MATERIAL SHOWN
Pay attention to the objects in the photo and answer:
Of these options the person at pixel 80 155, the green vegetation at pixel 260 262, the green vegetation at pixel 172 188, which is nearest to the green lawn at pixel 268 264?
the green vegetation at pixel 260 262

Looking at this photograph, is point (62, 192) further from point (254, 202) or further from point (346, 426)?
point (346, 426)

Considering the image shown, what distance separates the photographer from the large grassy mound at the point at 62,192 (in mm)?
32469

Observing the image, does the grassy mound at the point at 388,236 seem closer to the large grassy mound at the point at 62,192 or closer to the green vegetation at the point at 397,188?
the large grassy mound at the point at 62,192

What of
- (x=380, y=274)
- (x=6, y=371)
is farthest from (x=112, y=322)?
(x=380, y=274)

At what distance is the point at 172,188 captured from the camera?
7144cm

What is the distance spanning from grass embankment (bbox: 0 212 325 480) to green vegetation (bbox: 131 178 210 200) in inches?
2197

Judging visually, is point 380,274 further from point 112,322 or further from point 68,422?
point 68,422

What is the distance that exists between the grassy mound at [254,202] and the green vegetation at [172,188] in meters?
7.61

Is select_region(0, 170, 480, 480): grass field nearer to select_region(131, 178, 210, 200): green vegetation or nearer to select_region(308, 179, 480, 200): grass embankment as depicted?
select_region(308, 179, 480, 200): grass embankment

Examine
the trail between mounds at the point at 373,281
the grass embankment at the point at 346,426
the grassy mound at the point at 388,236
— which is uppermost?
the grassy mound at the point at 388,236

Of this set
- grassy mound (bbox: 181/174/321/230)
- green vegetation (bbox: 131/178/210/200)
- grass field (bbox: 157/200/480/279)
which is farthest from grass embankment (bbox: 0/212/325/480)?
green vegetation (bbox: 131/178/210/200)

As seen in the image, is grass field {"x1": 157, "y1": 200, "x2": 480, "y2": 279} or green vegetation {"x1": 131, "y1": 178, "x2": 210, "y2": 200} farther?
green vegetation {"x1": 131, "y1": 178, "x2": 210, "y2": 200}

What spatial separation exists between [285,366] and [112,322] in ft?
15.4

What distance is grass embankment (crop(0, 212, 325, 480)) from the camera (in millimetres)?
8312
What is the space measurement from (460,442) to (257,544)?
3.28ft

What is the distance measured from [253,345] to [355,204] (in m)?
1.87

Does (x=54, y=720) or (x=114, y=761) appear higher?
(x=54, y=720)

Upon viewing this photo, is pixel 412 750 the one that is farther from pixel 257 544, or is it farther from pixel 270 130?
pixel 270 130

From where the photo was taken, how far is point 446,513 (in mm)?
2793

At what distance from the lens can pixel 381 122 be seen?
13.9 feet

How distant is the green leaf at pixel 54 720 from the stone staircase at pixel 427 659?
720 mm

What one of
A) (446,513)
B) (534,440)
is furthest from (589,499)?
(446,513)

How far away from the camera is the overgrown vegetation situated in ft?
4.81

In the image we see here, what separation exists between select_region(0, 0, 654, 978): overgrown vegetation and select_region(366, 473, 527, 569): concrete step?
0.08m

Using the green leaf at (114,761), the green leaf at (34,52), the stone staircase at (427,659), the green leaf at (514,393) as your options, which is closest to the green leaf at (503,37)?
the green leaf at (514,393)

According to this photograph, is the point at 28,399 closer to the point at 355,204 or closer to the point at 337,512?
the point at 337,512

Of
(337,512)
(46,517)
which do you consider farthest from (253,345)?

SHORT PROBLEM
The whole listing above needs to be written out again exactly.

COMPLETE RESPONSE
Pay attention to the objects in the photo and answer:
Of these options the person at pixel 80 155, the green vegetation at pixel 260 262, the green vegetation at pixel 172 188, which is nearest to the green lawn at pixel 268 264?
the green vegetation at pixel 260 262

Looking at this photograph, is point (62, 192) further from point (254, 202) or further from point (346, 426)?
point (346, 426)

Considering the image shown, what distance separates the photographer from the large grassy mound at the point at 62,192 (in mm)?
32469

Observing the image, does the grassy mound at the point at 388,236 seem closer to the large grassy mound at the point at 62,192 or closer to the green vegetation at the point at 397,188?
the large grassy mound at the point at 62,192

What of
- (x=380, y=274)
- (x=6, y=371)
is farthest from (x=112, y=322)?
(x=380, y=274)

At what distance is the point at 172,188 captured from the camera?
7144cm

What is the distance spanning from grass embankment (bbox: 0 212 325 480) to green vegetation (bbox: 131 178 210 200) in inches?
2197

Judging visually, is point 380,274 further from point 112,322 or further from point 68,422?
point 68,422

What is the distance that exists between the grassy mound at [254,202] and the green vegetation at [172,188] in meters?
7.61

Is select_region(0, 170, 480, 480): grass field nearer to select_region(131, 178, 210, 200): green vegetation or nearer to select_region(308, 179, 480, 200): grass embankment as depicted?
select_region(308, 179, 480, 200): grass embankment

Examine
the trail between mounds at the point at 373,281
the grass embankment at the point at 346,426
the grassy mound at the point at 388,236
— which is uppermost?
the grassy mound at the point at 388,236

Of this set
- grassy mound (bbox: 181/174/321/230)
- green vegetation (bbox: 131/178/210/200)
- grass field (bbox: 157/200/480/279)
which is farthest from grass embankment (bbox: 0/212/325/480)?
green vegetation (bbox: 131/178/210/200)

As seen in the image, is grass field {"x1": 157, "y1": 200, "x2": 480, "y2": 279} or green vegetation {"x1": 131, "y1": 178, "x2": 210, "y2": 200} farther?
green vegetation {"x1": 131, "y1": 178, "x2": 210, "y2": 200}

What spatial separation exists between [285,366] and [112,322] in ft?
15.4

What distance is grass embankment (crop(0, 212, 325, 480)) from the camera (in millimetres)?
8312
What is the space measurement from (460,442) to (257,544)?
3.28ft

What is the distance measured from [253,345] to [355,204] (in m)?
1.87

Does (x=54, y=720) or (x=114, y=761) appear higher?
(x=54, y=720)

Upon viewing this photo, is pixel 412 750 the one that is farther from pixel 257 544, or is it farther from pixel 270 130?
pixel 270 130

From where the photo was taken, how far is point 446,513 (in mm)?
2793

At what distance from the lens can pixel 381 122 be seen?
13.9 feet

How distant is the green leaf at pixel 54 720 from the stone staircase at pixel 427 659?
720 mm

What one of
A) (446,513)
B) (534,440)
is furthest from (589,499)?
(446,513)

How far away from the camera is the overgrown vegetation situated in ft?
4.81

In the image we see here, what separation exists between select_region(0, 0, 654, 978): overgrown vegetation and select_region(366, 473, 527, 569): concrete step?
0.08m

Using the green leaf at (114,761), the green leaf at (34,52), the stone staircase at (427,659), the green leaf at (514,393) as your options, which is closest to the green leaf at (503,37)?
the green leaf at (514,393)

According to this photograph, is the point at 28,399 closer to the point at 355,204 or closer to the point at 337,512?
the point at 337,512

Of
(337,512)
(46,517)
which do you consider farthest from (253,345)?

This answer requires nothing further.